Back pain is the leading cause of disability worldwide. Patients must treat their symptoms promptly to ensure they don’t worsen.
Medicare beneficiaries must be able to access affordable, conservative chiropractic care. Research demonstrates that chiropractic has been associated with positive patient outcomes and lower costs.
What is Not Covered?
Many people who could benefit from chiropractic treatment fail to get it because they don’t have the funds to pay for it. However, there are ways to make chiropractic care more affordable. Some supplemental health insurance plans may cover treatment costs, or you can work with a chiropractor to devise a payment plan.
You should always check with your specific Blue Cross Blue Shield policy to find out exactly what is covered and the extent of coverage. You can also call their member support team to get further details.

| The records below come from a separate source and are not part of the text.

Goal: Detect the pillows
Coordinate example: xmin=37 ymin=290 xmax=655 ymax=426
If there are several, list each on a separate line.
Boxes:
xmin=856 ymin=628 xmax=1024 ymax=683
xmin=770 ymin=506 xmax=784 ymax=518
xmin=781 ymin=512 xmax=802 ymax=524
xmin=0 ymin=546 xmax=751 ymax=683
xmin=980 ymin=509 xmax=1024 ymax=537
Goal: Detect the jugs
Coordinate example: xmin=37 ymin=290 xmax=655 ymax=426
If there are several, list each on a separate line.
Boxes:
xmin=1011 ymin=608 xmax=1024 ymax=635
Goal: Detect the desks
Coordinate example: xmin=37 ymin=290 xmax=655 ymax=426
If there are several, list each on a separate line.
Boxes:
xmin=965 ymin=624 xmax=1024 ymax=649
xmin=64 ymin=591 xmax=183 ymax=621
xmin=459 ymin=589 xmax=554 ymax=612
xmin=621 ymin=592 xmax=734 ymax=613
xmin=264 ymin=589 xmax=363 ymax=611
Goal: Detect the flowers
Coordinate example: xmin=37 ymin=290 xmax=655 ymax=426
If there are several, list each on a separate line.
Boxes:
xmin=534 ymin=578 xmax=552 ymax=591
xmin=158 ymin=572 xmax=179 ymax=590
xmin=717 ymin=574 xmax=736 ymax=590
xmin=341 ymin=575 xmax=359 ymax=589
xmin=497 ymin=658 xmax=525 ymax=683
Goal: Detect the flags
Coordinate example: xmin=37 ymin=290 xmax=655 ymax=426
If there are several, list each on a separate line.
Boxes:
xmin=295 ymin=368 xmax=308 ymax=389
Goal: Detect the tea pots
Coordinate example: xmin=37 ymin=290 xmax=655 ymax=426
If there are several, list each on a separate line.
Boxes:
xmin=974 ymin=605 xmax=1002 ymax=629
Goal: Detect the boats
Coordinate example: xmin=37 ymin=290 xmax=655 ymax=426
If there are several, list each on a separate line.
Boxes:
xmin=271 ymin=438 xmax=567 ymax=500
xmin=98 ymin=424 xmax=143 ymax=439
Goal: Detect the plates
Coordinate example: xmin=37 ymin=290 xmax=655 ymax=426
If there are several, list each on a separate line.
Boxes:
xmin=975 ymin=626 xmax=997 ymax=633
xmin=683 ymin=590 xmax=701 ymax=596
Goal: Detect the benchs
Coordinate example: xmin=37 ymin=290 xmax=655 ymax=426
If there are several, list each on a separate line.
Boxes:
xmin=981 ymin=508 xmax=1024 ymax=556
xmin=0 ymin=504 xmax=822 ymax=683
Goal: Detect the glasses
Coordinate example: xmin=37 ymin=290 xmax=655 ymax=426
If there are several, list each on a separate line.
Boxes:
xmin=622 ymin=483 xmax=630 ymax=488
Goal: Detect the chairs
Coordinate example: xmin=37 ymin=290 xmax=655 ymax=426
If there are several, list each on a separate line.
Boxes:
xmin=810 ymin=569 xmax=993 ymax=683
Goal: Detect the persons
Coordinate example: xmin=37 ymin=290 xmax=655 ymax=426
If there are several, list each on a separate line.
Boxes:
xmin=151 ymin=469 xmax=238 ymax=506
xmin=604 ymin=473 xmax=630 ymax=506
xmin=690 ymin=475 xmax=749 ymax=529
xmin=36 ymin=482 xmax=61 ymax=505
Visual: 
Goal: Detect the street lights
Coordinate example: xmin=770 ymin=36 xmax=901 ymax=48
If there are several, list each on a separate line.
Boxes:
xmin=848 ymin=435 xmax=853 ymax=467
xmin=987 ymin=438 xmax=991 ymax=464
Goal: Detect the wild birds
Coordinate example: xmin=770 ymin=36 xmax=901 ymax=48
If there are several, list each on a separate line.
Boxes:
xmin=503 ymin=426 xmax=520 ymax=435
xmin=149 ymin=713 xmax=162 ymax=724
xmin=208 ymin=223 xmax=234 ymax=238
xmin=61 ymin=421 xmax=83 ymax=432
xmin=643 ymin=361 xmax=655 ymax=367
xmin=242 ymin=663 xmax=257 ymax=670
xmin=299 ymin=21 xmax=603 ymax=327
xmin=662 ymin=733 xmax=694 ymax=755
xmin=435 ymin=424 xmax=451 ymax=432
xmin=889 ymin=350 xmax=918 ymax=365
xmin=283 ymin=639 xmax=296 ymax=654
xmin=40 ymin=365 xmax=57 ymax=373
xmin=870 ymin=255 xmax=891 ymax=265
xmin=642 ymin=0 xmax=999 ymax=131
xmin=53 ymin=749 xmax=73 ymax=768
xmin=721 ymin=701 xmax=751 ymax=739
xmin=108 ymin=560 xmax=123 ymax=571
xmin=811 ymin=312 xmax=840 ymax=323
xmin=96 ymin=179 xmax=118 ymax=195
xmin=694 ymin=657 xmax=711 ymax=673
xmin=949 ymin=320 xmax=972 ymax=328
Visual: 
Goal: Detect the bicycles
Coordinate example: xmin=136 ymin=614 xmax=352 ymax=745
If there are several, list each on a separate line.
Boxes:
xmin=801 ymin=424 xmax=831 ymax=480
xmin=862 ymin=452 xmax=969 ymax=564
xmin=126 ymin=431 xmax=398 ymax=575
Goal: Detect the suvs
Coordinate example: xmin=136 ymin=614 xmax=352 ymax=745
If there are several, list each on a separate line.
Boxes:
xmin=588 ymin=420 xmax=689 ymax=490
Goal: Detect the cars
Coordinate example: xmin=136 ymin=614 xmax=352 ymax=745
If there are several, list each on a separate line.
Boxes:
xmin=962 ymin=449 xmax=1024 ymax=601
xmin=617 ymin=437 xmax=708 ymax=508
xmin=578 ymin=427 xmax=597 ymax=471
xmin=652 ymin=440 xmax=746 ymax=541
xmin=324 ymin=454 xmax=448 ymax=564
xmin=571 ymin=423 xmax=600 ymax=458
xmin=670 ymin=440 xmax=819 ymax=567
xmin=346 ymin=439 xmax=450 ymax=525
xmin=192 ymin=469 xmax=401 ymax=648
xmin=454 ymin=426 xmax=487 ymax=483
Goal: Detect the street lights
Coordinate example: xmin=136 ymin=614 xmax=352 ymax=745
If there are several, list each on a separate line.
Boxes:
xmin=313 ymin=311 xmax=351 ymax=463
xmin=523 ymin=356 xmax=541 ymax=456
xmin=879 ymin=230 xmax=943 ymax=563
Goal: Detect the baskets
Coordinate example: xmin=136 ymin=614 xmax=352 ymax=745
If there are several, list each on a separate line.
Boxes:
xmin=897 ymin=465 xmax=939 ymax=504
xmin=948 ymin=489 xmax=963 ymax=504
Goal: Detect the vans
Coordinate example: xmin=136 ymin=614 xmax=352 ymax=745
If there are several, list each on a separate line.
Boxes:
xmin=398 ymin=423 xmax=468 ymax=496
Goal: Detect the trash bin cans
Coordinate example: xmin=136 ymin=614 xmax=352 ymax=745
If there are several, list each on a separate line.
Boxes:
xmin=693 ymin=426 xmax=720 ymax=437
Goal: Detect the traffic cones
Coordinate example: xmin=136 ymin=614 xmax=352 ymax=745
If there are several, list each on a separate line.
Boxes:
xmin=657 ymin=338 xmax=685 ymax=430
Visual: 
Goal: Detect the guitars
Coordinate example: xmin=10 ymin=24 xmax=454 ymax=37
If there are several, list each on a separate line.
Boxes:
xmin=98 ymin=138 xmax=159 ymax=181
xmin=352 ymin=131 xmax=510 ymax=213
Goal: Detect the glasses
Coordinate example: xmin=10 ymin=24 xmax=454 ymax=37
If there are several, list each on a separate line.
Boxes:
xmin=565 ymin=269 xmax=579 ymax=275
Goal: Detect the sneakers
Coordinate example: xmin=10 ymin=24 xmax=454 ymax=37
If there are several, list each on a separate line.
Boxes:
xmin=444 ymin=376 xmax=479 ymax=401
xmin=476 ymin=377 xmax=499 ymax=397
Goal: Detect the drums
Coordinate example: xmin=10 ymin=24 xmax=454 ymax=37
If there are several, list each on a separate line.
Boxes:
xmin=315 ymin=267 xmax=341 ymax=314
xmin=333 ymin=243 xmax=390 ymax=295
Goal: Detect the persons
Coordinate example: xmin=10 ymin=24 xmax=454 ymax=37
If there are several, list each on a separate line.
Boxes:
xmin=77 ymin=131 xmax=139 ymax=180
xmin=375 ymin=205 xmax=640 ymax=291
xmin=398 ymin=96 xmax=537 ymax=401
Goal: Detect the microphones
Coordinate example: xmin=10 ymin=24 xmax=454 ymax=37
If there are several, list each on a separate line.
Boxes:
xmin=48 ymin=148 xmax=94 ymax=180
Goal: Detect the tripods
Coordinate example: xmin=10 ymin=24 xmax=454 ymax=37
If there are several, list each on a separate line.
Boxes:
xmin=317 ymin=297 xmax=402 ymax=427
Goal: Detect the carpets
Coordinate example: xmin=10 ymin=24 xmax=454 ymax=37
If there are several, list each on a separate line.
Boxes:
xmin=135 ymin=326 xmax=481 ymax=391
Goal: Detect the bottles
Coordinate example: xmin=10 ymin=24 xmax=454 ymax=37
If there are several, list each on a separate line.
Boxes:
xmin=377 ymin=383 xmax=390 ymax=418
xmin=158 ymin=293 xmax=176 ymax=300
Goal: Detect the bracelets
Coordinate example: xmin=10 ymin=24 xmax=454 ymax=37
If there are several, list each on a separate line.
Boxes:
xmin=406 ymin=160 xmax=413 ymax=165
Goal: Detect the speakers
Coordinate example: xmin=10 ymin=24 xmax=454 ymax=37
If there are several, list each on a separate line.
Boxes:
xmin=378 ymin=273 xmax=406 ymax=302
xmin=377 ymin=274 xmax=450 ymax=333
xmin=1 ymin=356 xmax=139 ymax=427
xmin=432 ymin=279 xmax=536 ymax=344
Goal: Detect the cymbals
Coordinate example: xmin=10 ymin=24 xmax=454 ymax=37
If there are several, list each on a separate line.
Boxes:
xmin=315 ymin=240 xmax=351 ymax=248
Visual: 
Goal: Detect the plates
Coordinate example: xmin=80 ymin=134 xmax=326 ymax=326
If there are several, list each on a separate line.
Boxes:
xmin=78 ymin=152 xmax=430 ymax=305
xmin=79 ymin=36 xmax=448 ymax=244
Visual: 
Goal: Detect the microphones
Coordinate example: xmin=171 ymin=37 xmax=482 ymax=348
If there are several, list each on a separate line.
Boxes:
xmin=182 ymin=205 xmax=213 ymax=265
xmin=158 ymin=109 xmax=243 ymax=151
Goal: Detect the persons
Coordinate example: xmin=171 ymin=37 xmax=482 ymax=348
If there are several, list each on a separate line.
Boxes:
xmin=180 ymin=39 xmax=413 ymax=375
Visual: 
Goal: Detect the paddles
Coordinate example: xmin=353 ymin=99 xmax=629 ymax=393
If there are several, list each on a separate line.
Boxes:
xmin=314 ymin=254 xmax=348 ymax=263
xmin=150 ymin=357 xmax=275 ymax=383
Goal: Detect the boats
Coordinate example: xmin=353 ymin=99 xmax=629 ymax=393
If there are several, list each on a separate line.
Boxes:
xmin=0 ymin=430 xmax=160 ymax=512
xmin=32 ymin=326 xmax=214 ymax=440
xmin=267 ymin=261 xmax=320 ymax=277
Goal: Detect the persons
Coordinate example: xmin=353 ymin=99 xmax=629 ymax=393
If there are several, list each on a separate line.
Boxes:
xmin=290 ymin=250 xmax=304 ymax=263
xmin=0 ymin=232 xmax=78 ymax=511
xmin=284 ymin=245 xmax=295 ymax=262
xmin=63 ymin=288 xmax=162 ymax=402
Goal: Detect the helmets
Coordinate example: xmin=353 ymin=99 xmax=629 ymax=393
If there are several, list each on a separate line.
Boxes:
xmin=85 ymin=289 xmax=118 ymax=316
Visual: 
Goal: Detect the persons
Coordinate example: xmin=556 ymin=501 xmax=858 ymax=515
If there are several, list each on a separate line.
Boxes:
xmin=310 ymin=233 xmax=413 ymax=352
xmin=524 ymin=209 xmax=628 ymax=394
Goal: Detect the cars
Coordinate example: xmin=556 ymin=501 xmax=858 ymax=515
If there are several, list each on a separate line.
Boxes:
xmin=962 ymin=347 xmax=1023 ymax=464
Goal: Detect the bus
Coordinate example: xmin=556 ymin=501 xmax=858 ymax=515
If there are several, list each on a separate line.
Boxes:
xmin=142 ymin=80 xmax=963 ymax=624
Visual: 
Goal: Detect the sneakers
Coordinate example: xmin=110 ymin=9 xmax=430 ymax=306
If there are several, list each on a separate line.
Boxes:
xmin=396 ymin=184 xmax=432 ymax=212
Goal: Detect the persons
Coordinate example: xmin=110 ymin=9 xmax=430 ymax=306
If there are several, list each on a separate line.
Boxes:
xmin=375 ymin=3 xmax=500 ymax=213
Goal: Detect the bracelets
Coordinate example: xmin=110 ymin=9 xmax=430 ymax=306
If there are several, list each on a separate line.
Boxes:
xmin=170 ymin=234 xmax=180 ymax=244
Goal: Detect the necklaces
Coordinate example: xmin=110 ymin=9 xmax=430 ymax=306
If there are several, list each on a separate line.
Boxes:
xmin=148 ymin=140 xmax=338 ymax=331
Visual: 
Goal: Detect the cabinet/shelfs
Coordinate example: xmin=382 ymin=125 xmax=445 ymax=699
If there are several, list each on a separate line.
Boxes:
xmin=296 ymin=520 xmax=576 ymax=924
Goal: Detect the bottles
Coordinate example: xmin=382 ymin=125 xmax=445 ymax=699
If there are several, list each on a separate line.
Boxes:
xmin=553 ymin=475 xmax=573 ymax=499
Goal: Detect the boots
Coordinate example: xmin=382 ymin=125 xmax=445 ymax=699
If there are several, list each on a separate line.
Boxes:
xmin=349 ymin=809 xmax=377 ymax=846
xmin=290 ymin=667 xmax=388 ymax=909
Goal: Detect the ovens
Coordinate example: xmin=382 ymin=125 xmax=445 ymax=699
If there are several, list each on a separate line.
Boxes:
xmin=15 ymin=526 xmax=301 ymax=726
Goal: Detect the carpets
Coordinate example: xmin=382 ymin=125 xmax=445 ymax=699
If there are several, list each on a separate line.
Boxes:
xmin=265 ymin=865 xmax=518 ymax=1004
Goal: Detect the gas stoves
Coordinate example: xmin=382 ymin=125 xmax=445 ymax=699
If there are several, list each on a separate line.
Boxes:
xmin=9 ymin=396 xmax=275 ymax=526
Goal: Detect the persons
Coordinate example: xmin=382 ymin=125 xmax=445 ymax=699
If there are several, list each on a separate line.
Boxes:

Chiropractic services are an effective treatment for various conditions, and they can help improve posture and alleviate pain from injuries. Most health insurance providers, including BCBS covers chiropractic treatment. However, some policies require a deductible or a minimum dollar amount before the benefits kick in. Others require that your primary care physician provide a referral before they will cover the service.
What is a Copay?
A copay is a fixed out-of-pocket amount you pay when receiving healthcare services. It is paid in addition to your insurance premium and counts towards your out-of-pocket maximum. Copays differ from deductibles because they are paid after you reach your deductible.
You will have to pay the most out-of-pocket maximum for in-network health care in a year. This is calculated from your deductible and coinsurance payments.
The term “network” refers to a group of doctors and providers who have agreed to accept your insurance plan’s rates for care, such as Humana Medicare Advantage plans 2025. This differs from an “out-of-network” provider, which does not agree to these rates and may charge more for care. This is why it’s important to always check your healthcare coverage before choosing a provider. Copays and deductibles can vary widely between providers and plans. The differences are due to the individual insurance policies and their terms and conditions. The best way to ensure you receive care within your coverage limits is to work with an in-network provider.
What is a Deductible?
A deductible is the amount you pay out-of-pocket each year before your health insurance plan starts to cover costs. It is separate from copays, flat fees for eligible services at the time of service, or coinsurance, representing a fixed percentage of covered medical expenses you and your insurance company split after meeting your annual deductible.
Your health insurance plan’s deductible and out-of-pocket maximum reset each enrollment year. So, selecting a plan with a deductible you can comfortably afford to meet and one with a monthly premium within your budget is important.
If you are healthy and don’t expect to use medical services often, a high-deductible plan with lower monthly premiums may work well for you. However, you must have the funds available to meet your deductible in case of an unexpected illness or injury. Some employer-sponsored plans allow you to pair your plan with a personal health account (PHA) that can be used to offset the impact of a high deductible.